This year's BC Mindfulness Summit has a great lineup of presenters, each offering wisdom and practical skills for participants to use in their everyday lives. We recently had the opportunity to have a conversation with Dr. Maia Love to ask a few questions about her professions, interests and more.

Dr. Maia Love

Dr. Maia Love is a wellness consultant and psychiatrist with a specialization in mindfulness-based strategies for happiness and success. She has consulted and helped to build several wellness programs that use mindfulness for greater well-being—most recently a program on developing resilience in the face of vicarious trauma and compassion fatigue.

Having led many mindfulness groups over the last eight years, contributed to neuroimaging research on motivation and reward, and now specializing in outpatient mindfulness-based psychotherapy for health care providers and first responders, Maia brings her clinical experience, knowledge and training to her passion for positive psychiatry to create measurable change in individuals and in organizations.

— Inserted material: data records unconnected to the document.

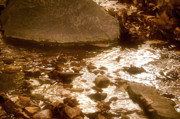 Water Reflections Originals - Sepia Sunlight by Michael Putnam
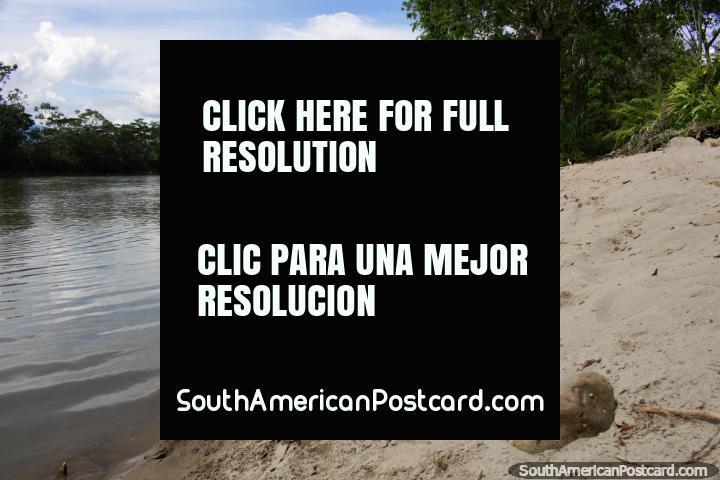 Playa Rica es pequeña pero tiene arenas blancas, aguas tranquilas y hermosos alrededores en Yantzaza. (720x480px). Ecuador, Sudamerica.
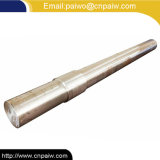 Eixo personalizado do eixo do aço inoxidável do CNC do OEM da elevada precisão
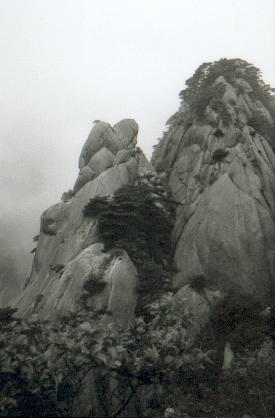 hudangshang19-vue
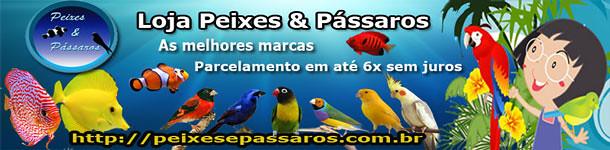 CORAÇÃO DE MÃE: MANON AMA SECA 8488676551_d2560d0f49_z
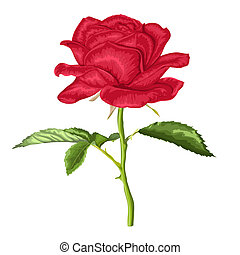 beautiful red rose with long stem and leaves with the effect...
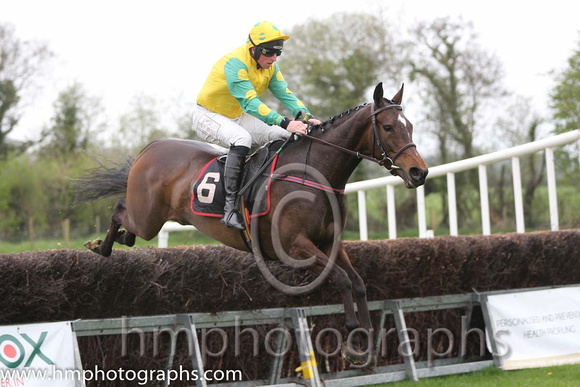 02nd Brooklyn Babe ( 6 ) and J J Codd - Trainer : W F Codd - yellow, emerald green, yellow spot sleeves
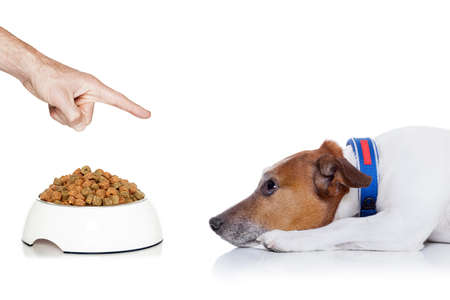 bad diet: dog waiting for a sign to start eating out of the food bowl looking up to owner, isolated on white background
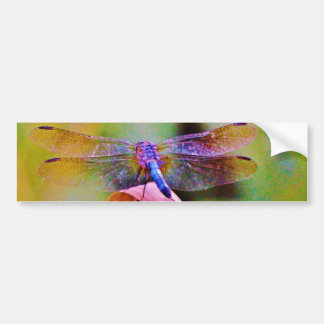 Bright Rainbow Pink Dragonfly Bumper Stickers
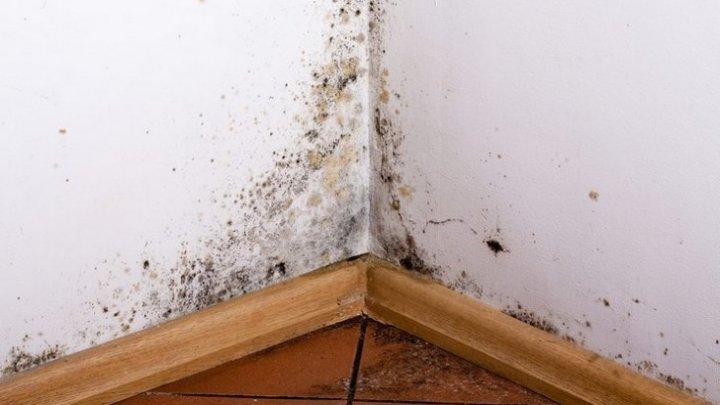 Cum scapi de mucegaiul din casă în mod natural şi pentru totdeauna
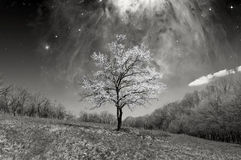 Lonely blossoming tree Royalty Free Stock Photography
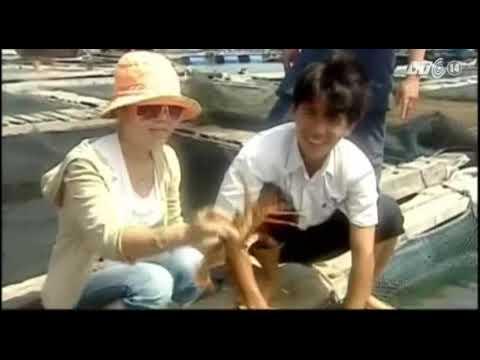 VTC14_Biển đảo Việt Nam_Bình Thuận có đảo Phú Qúy_30.01.2013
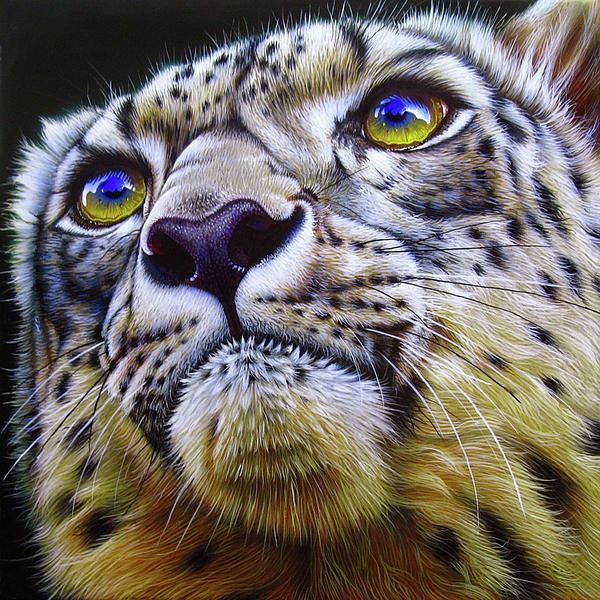 Snow Leopard Painting by Jurek Zamoyski - Snow Leopard Fine Art Prints and Posters for Sale - Top Airbrush Artwork on the Web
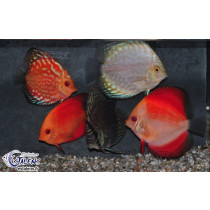 Discus Select. Assortis  6-7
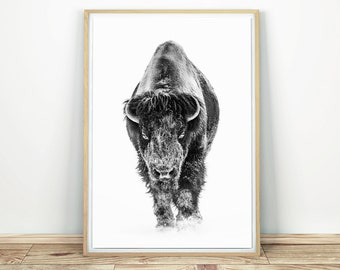 Bison In Snow - Buffalo Print, Bison Poster, Printable Wall Art, Black And White, Bison Home Decor, Large Wall Art, Wild Bison, Nordic Print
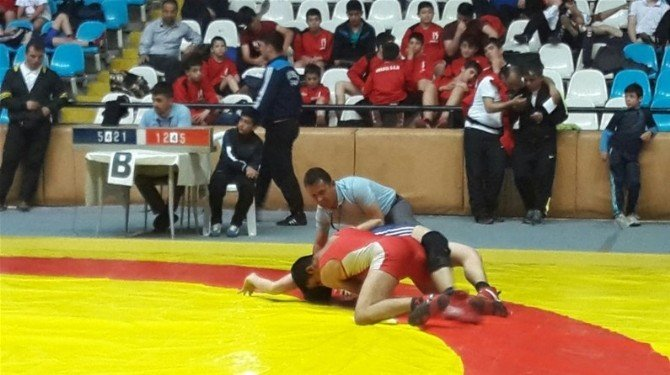 Erzincan'da Güreş Müsabakaları Tamamlandı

How did you become interested in mindfulness?
I became interested in meditation when I was 17 years old, and met a lovely woman from India who taught me meditation as a way to calm the mind. Since that time, I have practiced many different approaches to meditation, all of which I both found useful and enjoyed. When I first learned of mindfulness during my medical training, I was delighted to learn of an approach that could be used in both wellness and prevention, as well as therapy, that is related to meditation.

What do you like about teaching?
I love hearing people's interpretations of the teaching. Discussing the principles and practice brings me joy. I truly adore neuroscience and love discussing the nervous system and brain in a way that people can begin to perhaps understand the difference between themselves and what their brain is doing due to stress or other unpleasant states. Discussing how to cultivate positive states of mind and heart then becomes the next step, and hearing people's insights into positive states of being always gives me hope for a new way of living where we together, as human beings, support a practice and living of positive states despite the challenges that can arise.

My proudest professional moment is…
I think my proudest professional moments really happen on a day to day level when clients face challenges and then have a breakthrough when they discover how to use a tool for inner work and inner wisdom, that they can then use repeatedly to exit states of feeling trapped and uninspired and suffering, and instead open doors within themselves to states of liberation and choice and other positive and useful states of being.

If you could have a super power, what would it be?
I sometimes feel like I do have a super power, in that I get to help others find more space within for calm and peace and bliss and other positive states.  

Your main go-to is: desktop, tablet or phone?
My main go to is meditation.

Which talent would you most like to have?
Creating beautiful spaces for healing and calm reflection. 

 

BC Mindfulness Summit

The BC Mindfulness Summit is a weekend educational event for community members and professionals to develop and enrich their personal and professional mindfulness practices. It is developed in partnership with the British Columbia Association for Living Mindfully (BCALM).